* _TÂCHE ASSIGNÉE_
Résumez en deux phrases l'extrait sur la décroissance.

Signe de mentalité fatiguée, la décroissance est à la mode. Encore faut-il s’entendre sur ce que ce terme polysémique signifie. En bonne logique, il s’agit de croissance négative, autrement dit de régresser. Mais cela peut aussi vouloir dire changer les paramètres de ce que l’on a considéré jusqu’ici comme de la croissance. Ou encore limiter le nombre des humains qui forcent à croître pour vivre ou au moins survivre. On le voit, la « décroissance » attire tous les phalènes qui cherchent désespérément à croire en quelque chose sans pour autant penser.

* _INFORMATIONS FOURNIES_
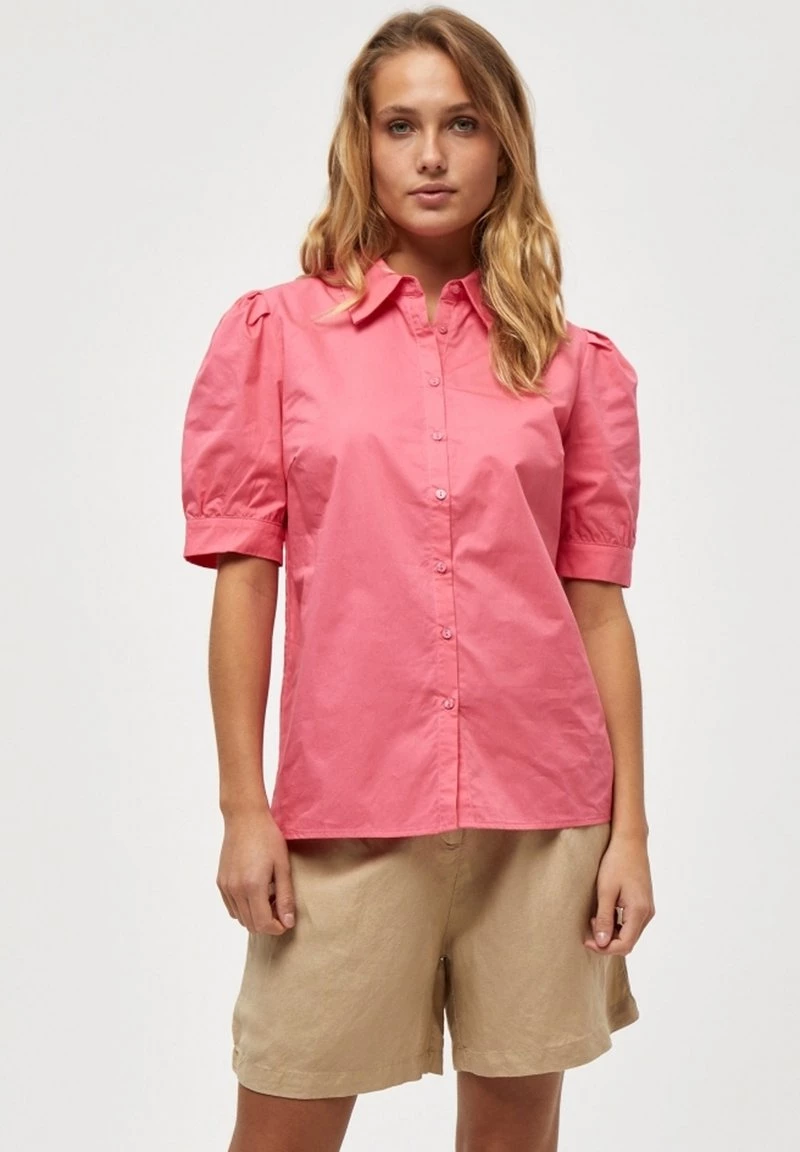 Minus Femme KARLIA Chemisier Pink Flamingo 3 Minus Femme KARLIA Chemisier Pink Flamingo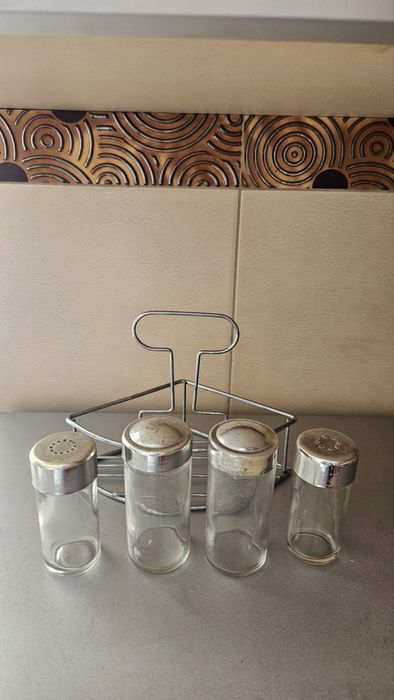 Набір специй скло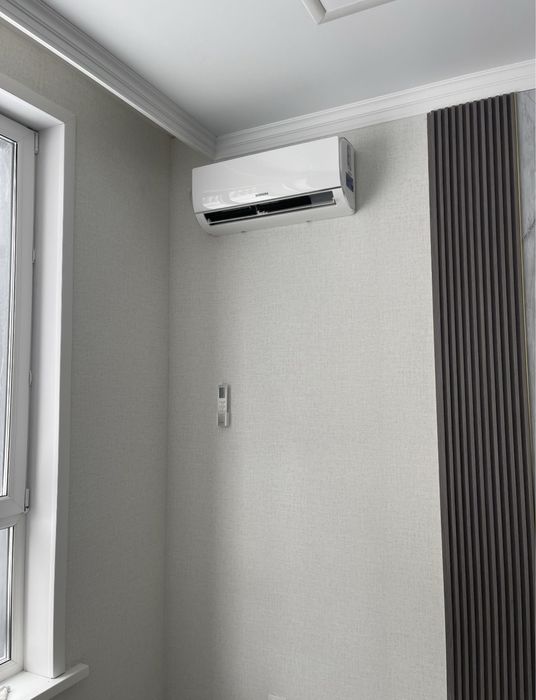 Установка кондиционер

* _RÉPONSE RÉDIGÉE_
Présentée comme une mode et un signe de mentalité fatiguée, la décroissance est un terme polysémique : elle peut désigner une croissance négative, donc une régression, un changement des paramètres de ce qu'on appelait croissance, ou une limitation du nombre des humains qui forcent à croître pour vivre ou survivre. Selon l'extrait, elle attire ceux qui cherchent désespérément à croire en quelque chose sans pour autant penser.